Una risposta che non risponde, quella della ministra Roberta Pinotti durante il question time alla Camera del 12 ottobre. La trovate per intero a pagina 71 del resoconto stenografico della seduta.
L’interrogazione della deputata Corda faceva riferimento in particolare a una foto pubblicata su Famiglia Cristiana ritraente una bomba inerte ritrovata a Sana’a, capitale dello Yemen bombardato dall’Arabia Saudita. Dall’analisi — fatta dal settimanale — dei codici presenti sull’ordigno si ricava che questo sia stato nelle mani di due fabbriche di armi (IMZ di Vicenza e RWM di Domus Novas), transitando attraverso la Direzione Armamenti del nostro Ministero della Difesa. «Com’è possibile? — si interroga l’autore dell’articolo, Luigi Grimaldi -. E perché è stata poi ceduta a Rwm che, a sua volta, l’ha venduta ai sauditi?». Sono le domande che ci poniamo tutti e che aprono interrogativi sulla recentissima visita della ministra al governo saudita.
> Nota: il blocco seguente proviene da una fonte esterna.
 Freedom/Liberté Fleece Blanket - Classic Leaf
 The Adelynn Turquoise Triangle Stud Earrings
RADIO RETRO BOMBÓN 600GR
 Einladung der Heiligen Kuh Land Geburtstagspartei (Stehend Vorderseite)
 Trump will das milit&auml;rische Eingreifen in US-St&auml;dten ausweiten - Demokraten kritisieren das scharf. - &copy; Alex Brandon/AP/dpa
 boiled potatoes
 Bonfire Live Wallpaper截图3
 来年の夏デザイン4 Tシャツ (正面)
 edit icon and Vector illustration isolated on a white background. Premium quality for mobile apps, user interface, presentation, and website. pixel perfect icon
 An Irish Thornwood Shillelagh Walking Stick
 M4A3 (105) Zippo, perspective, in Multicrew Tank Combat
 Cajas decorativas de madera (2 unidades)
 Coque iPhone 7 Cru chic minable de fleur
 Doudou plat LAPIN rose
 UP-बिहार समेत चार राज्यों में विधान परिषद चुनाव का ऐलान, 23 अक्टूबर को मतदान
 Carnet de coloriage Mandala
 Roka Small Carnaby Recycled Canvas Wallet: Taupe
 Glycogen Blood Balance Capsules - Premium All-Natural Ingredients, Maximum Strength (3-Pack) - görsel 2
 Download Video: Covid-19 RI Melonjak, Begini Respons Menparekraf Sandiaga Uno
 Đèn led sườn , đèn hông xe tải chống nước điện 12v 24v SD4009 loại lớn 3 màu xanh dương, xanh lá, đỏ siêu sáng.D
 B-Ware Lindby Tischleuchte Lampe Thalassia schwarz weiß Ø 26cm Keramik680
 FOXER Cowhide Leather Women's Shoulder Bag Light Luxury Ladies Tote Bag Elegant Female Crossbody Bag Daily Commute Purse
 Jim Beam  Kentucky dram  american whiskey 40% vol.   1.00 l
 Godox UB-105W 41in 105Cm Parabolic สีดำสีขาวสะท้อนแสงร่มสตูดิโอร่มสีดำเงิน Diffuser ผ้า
Come abbiamo ripetuto più volte, la legge 185/1990 vieta l’esportazione di armi verso paesi in conflitto. Eppure, la ministra Pinotti pare non preoccuparsene: «La ditta Rwm — ha dichiarato in Aula — ha esportato in Arabia Saudita in forza di una licenza rilasciata in base alla normativa vigente, come ho citato in premessa». La normativa vigente sarebbe esattamente la legge 185/1990: forse il governo non è al corrente dei bombardamenti con cui da mesi l’Arabia Saudita colpisce lo Yemen?
«Il Governo è più volte intervenuto — ha proseguito la ministra — , in risposta ad atti di sindacato ispettivo, sottolineando come l’Arabia Saudita non sia oggetto di alcuna forma di embargo, sanzione o restrizione internazionale, ONU o di Unione europea, nel settore delle vendite di materiale e di armamento». In questo caso siamo di fronte a una fallacia logica: non esiste alcun embargo internazionale sulla vendita di armi all’Arabia Saudita, è vero, ma esiste la legge 185/1990, legge del nostro Stato tuttora vigente.
E comunque, pur non essendoci un embargo vigente, nei mesi scorsi il Parlamento europeo ha invitato l’Alta rappresentante dell’Unione per gli affari esteri e la politica di sicurezza/Vicepresidente della Commissione «ad avviare un’iniziativa finalizzata all’imposizione da parte dell’UE di un embargo sulle armi nei confronti dell’Arabia Saudita». Ma — ripetiamo — il problema non è l’embargo o il non embargo: il problema è il rispetto della normativa italiana.
«Questo certamente non vuol dire che il Governo non sia preoccupato per quello che sta avvenendo nello Yemen». Speriamo davvero che sia così, dato che i bombardamenti sauditi stanno causando stragi inaudite di civili. Quel che ci aspetteremmo sono azioni conseguenti.
Riguardo la visita al governo saudita di inizio ottobre, Pinotti ha dichiarato che è stata «una visita di Stato: si è discusso della lotta al terrorismo internazionale […]; si è discusso anche dei conflitti in atto ed è stato portato il punto di vista italiano, che certamente ha punti di differenza, e anche su alcune questioni notevoli, con quelli del Governo dell’Arabia Saudita; e si è discusso di sicurezza marittima, su cui l’Italia è leader». Sono solo parole, appunto. Vorremmo capire quali sono i punti di differenza rispetto alla visione saudita, dato che sul suolo yemenita, tra i civili, cadono bombe esportate dall’Italia. E vorremmo sapere in cosa consiste la discussione sulla «sicurezza marittima, su cui l’Italia è leader»: addestreremo personale? Venderemo tecnologia? Affiancheremo in qualche modo la marina saudita? E nel caso, come si concilierebbe con la presunta differente visione del governo italiano?
La ministra conclude così: «Non è stata né una visita commerciale né sono stati sottoscritti contratti, dei quali, peraltro, ci sarebbe traccia, e nel caso, anche in questo caso, sarebbero sottoposti alla legge n. 185». Tocca ribadirlo: contratti commerciali con l’Arabia Saudita — legge 185/1990 in vigore — non possono essere sottoscritti perché l’Arabia Saudita è un paese in guerra. A prescindere da tutto il resto.